The entire process – from the filming to the questions and so on – couldn’t have been more fun. They let me blow off steam in the best way I know how – goofing off. They got Mr McDougall involved, which I loved because he has always been and is such a strong supporter of my writing. I also got to brush some of the dust off what I’d learned in Screenwriting a couple years back.

They also brought me chocolate, and some cider was involved. Goodness did I feel like a celebrity.

While the interview process brought up a lot of interesting thoughts (that I will likely be writing about in other posts), the big one that stuck out to me emerged from the experience itself:

The importance of getting out of your head – for a while, at least.

I’ve been really hard on myself in the recent past for a lot of writing-related reasons. Some of it is entirely justified. I need to hammer out a firm schedule so I can create content faster than I currently do. As much as I may need to do the laundry, I also need to call procrastination habits for what they are.

However, some of it isn’t justified. Not at all. For those reasons, I don’t want to get into exactly what those thoughts/that self-commentary involves, but I am reminded of how we are our own harshest critics.

Yesterday was absolutely brilliant for me in every way. It got me out of my own head to the point of engaging with new people, reminded me of who I am in others’ eyes, and it – very gently – showed me that I have been sitting in my self-pity mud puddle for a bit too long.

I finally got out of my head long enough to clean out the brain fuzz and get over the metaphorical sore neck I had from staring down at that ol’ puddle for so long.
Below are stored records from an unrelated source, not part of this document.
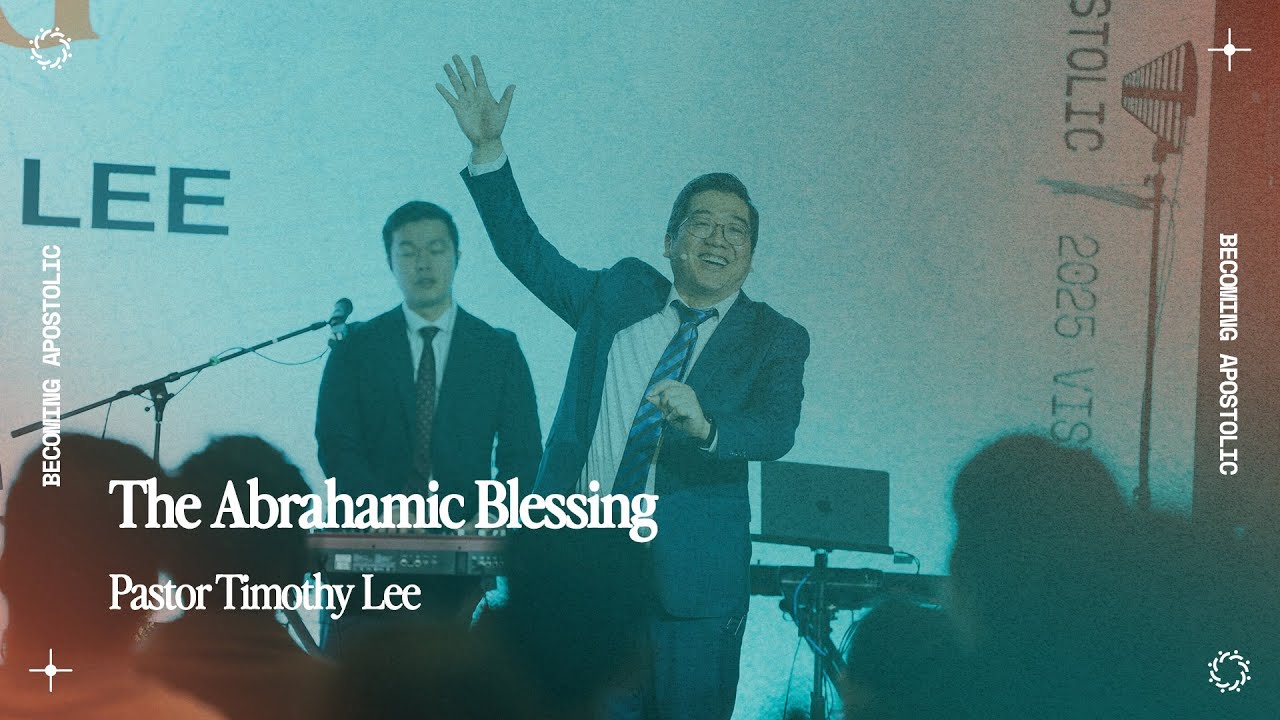The Abrahamic Blessing | Pastor Timothy Lee | 4 Jan
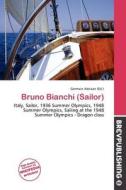 Bruno Bianchi (sailor) edito da Brev Publishing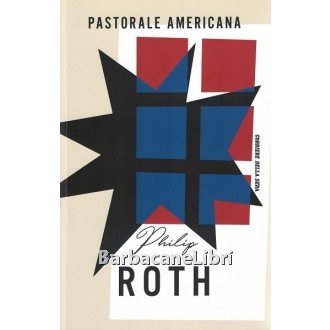 Roth Philip, Pastorale americana, RCS Corriere della Sera, 2018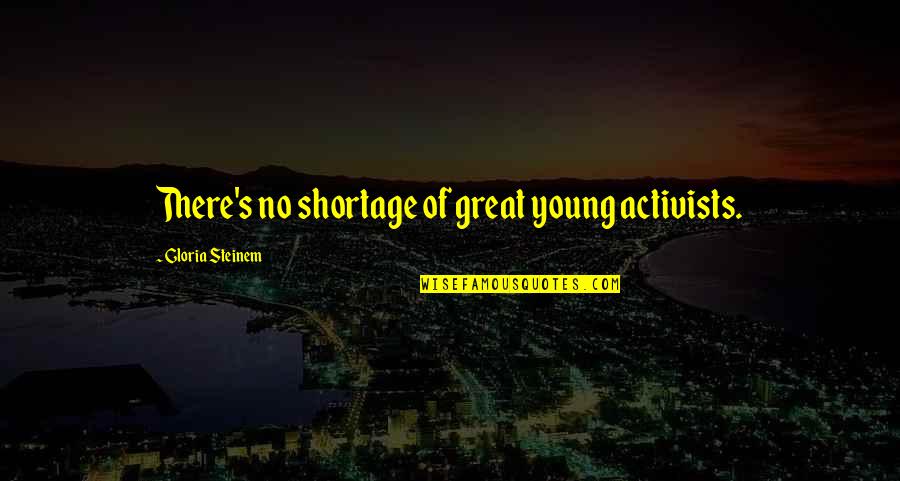 Activists Quotes By Gloria Steinem: There's no shortage of great young activists.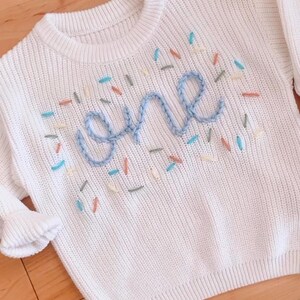 One Embroidered Personalized Hand Embroidered One Sweater First Birthday Sweater Hand ...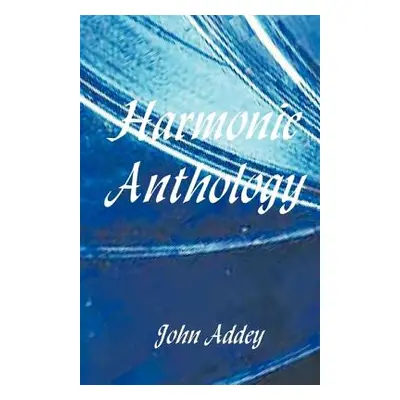 "Harmonic Anthology" - "" ("Addey John")(Paperback)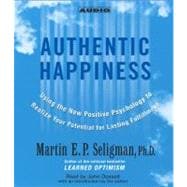 Authentic Happiness Using the new Positive Psychology to Realize Your Potential for Lasting Fulfillment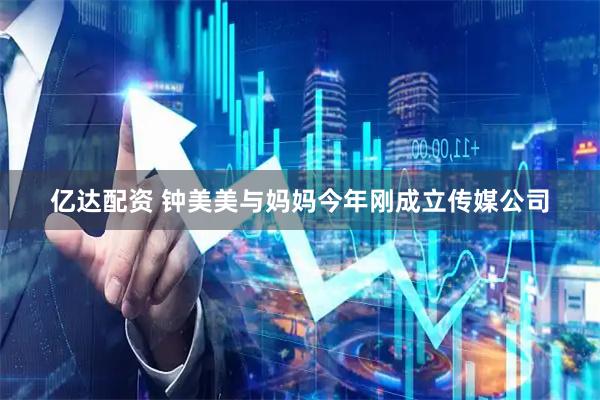 亿达配资 钟美美与妈妈今年刚成立传媒公司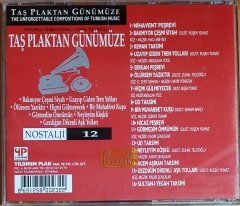 TAŞ PLAKTAN GÜNÜMÜZE / NOSTALJİ 12 / YORUMCU: RUŞEN YILMAZ, ZUHAL TELCİOĞLU (1994) YILDIRIM CD 2.EL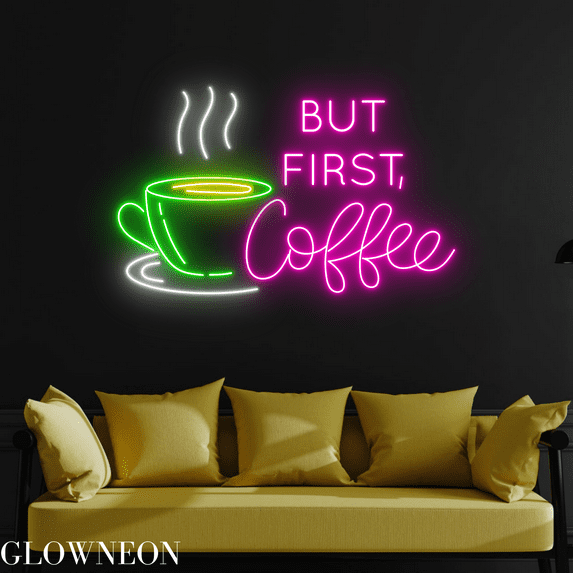 Glowneon But First Coffee Neon Sign, Open Coffee Shop Wall Led Light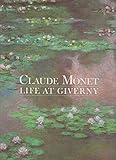 Claude Monet : life at Giverny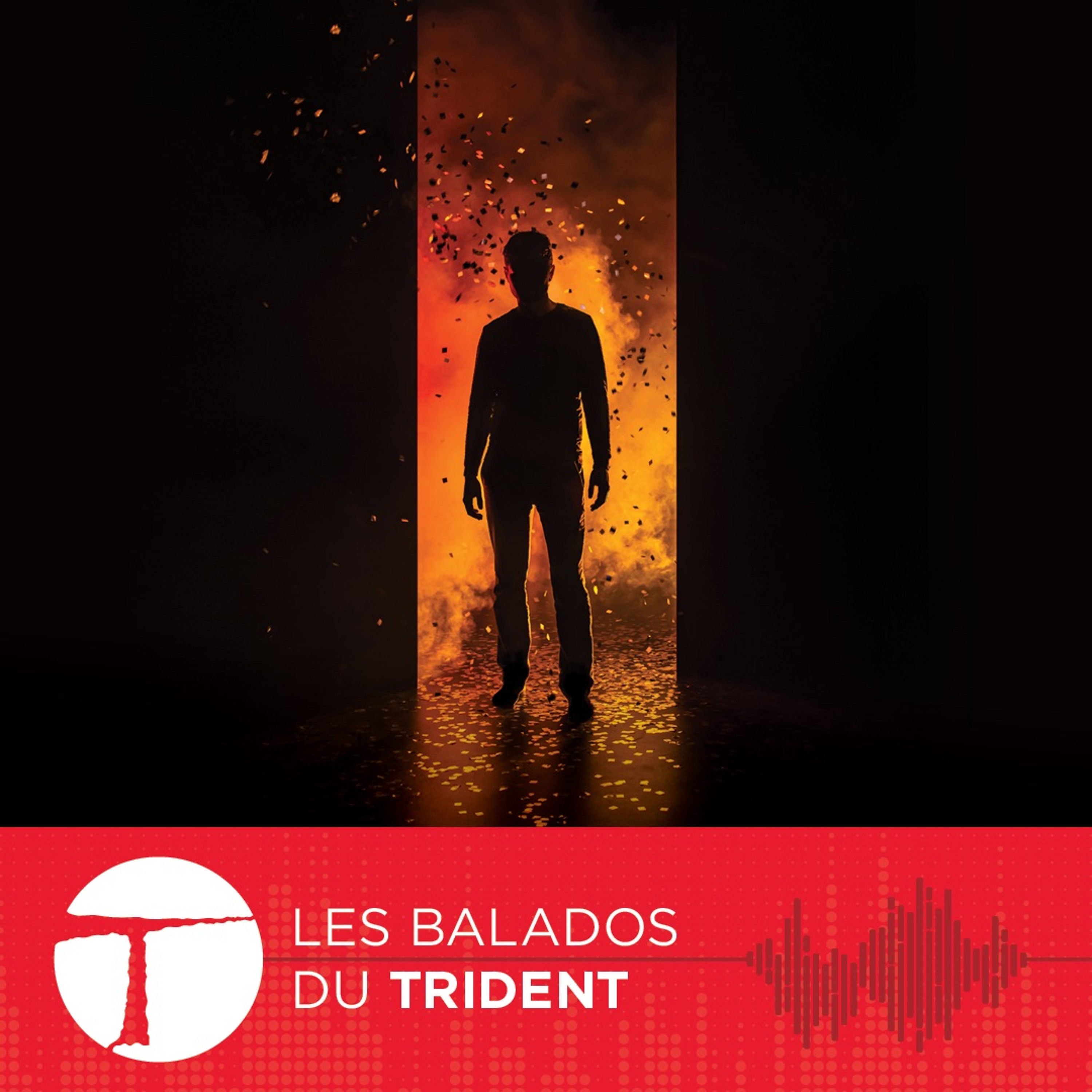 Les balados du Trident
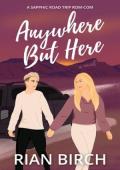 Anywhere But Here (Tradie Lady #3)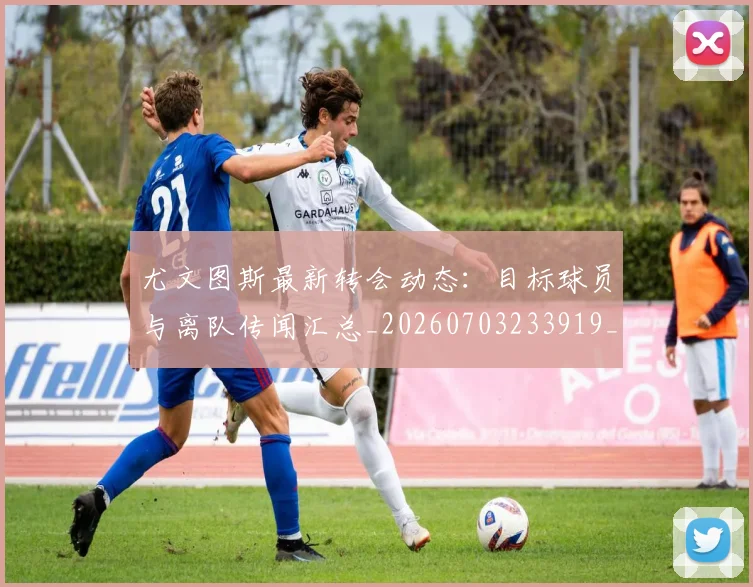 尤文图斯最新转会动态：目标球员与离队传闻汇总_20260703233919_20260722151443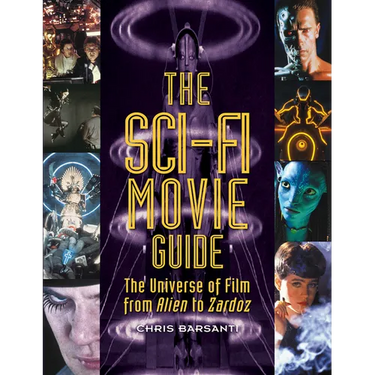 The Sci-Fi Movie Guide: The Universe of Film from Alien to Zardoz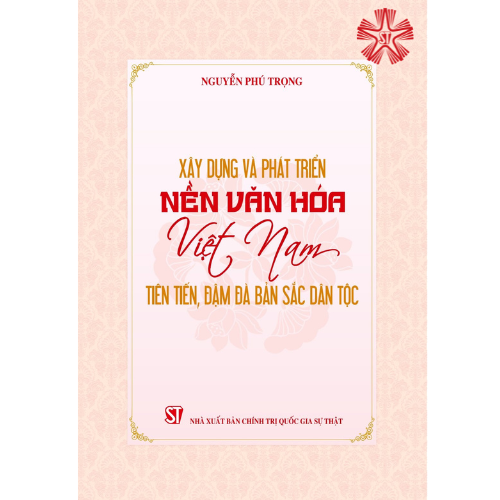 Xây dựng và phát triển nền văn hóa Việt Nam tiên tiến, đậm đà bản sắc dân tộc (bản in 2024)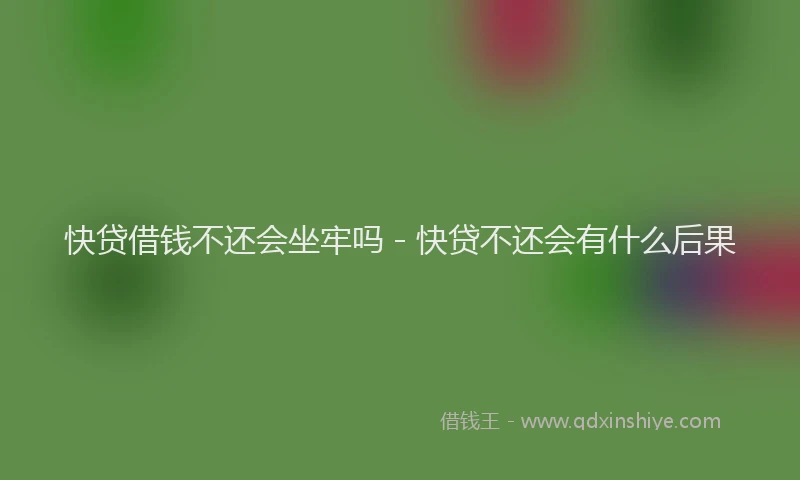 快贷借钱不还会坐牢吗 - 快贷不还会有什么后果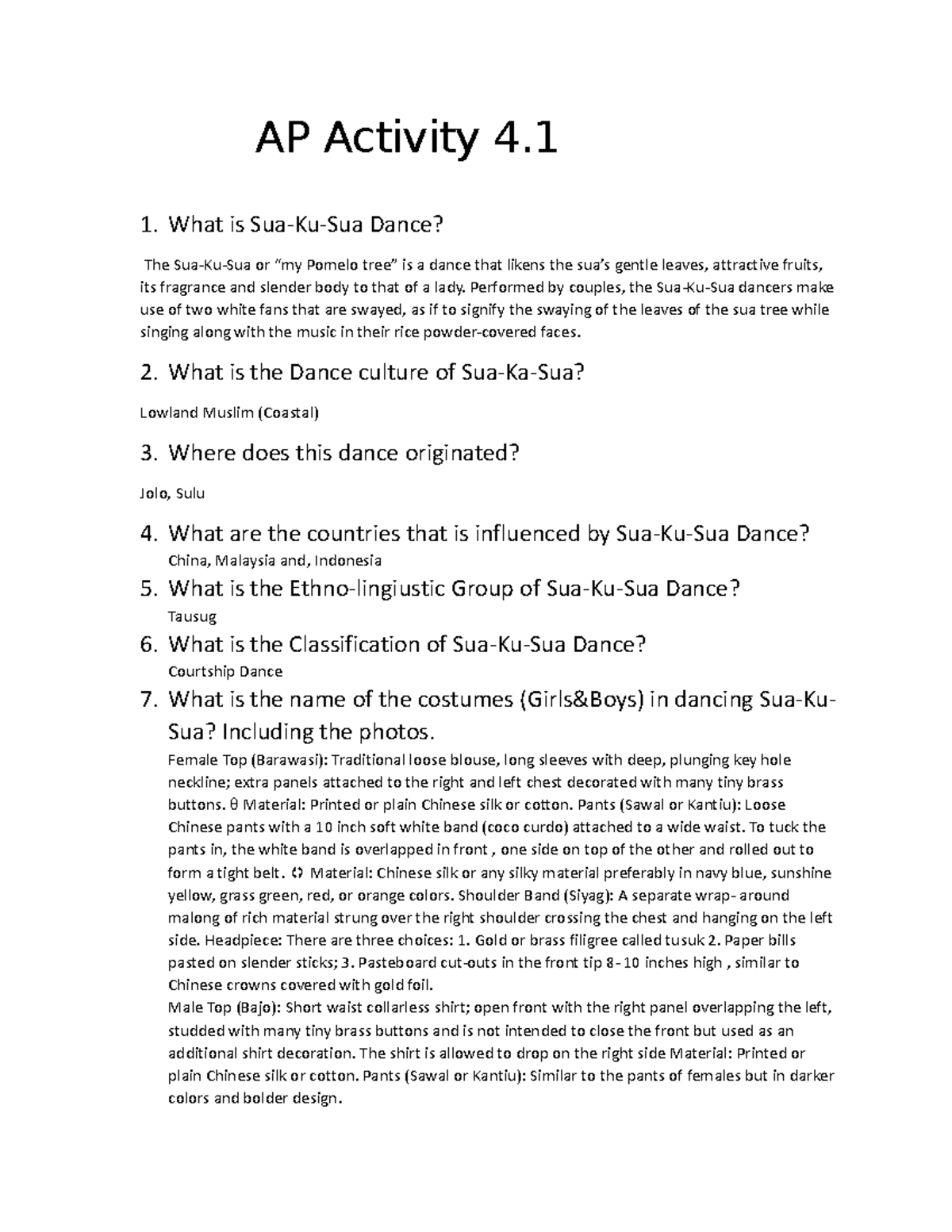 Sua ku Sua PE 8 AP Activity 4. 1. What is SuaKuSua Dance? The Sua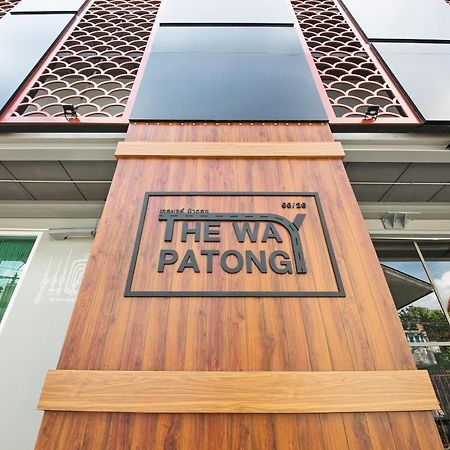 The Way Patong Hotel Exterior foto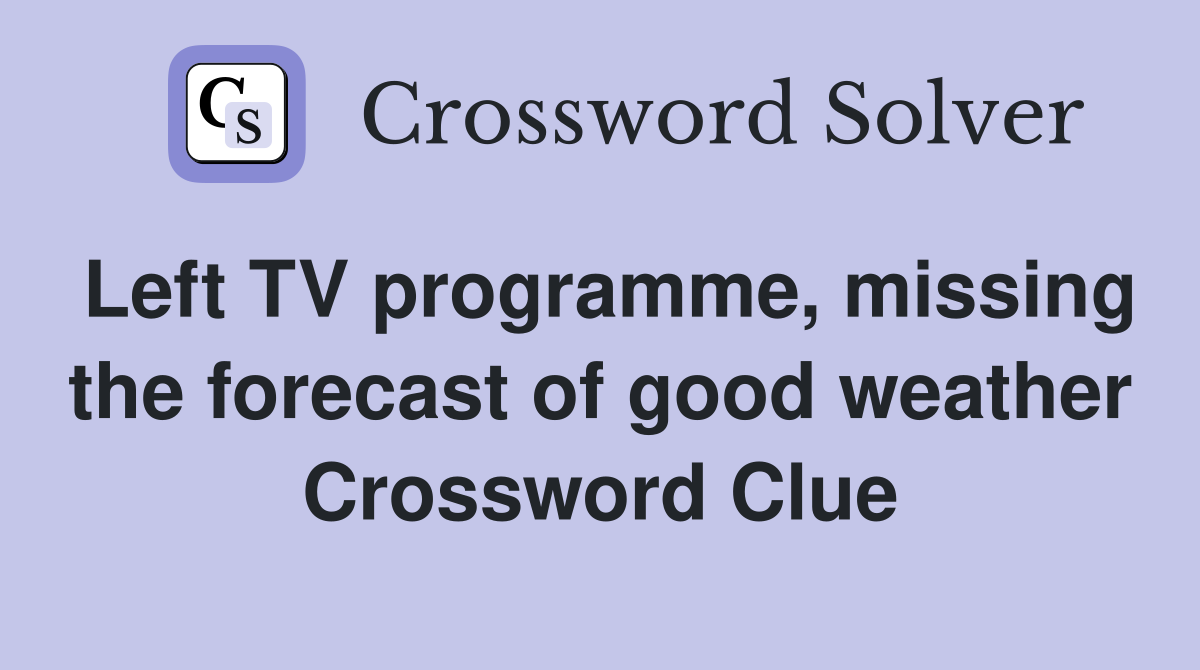 Left TV programme, missing the forecast of good weather Crossword Clue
Everyone needs an ego stroke every now and then, and everyone definitely needs to have new experiences. After all, new experiences translate into richer writing.

Plus, if you do it sooner rather than later, it might not take an entire film crew to wake you up to yourself. 😉

2 Comments

  1. Em Em
    07.09.2015    

    Reading this makes me smile!
    I’ve always been so severe with myself that I throw away most of the things I paint/write/knit/tat… While I’ve never asked anyone for their opinion of my writing, it does feel good when people appreciate the other things I create. Without the occasional nudge, I get too strict with everything I do, and it’s all downward and depressing from there…

    It’s great that you always have the supportive Mr.McDougall around, and other nice people too!

    • JM (FictionScribe) JM (FictionScribe)
      07.09.2015    

      Thank you for taking the time to comment. :) That makes me smile. I’m sorry to hear that you get down about the things you create. Perhaps you could try a ‘time box’. Anything that you have the urge to throw away, but in there for X amount of time (no looking at it before the time has passed).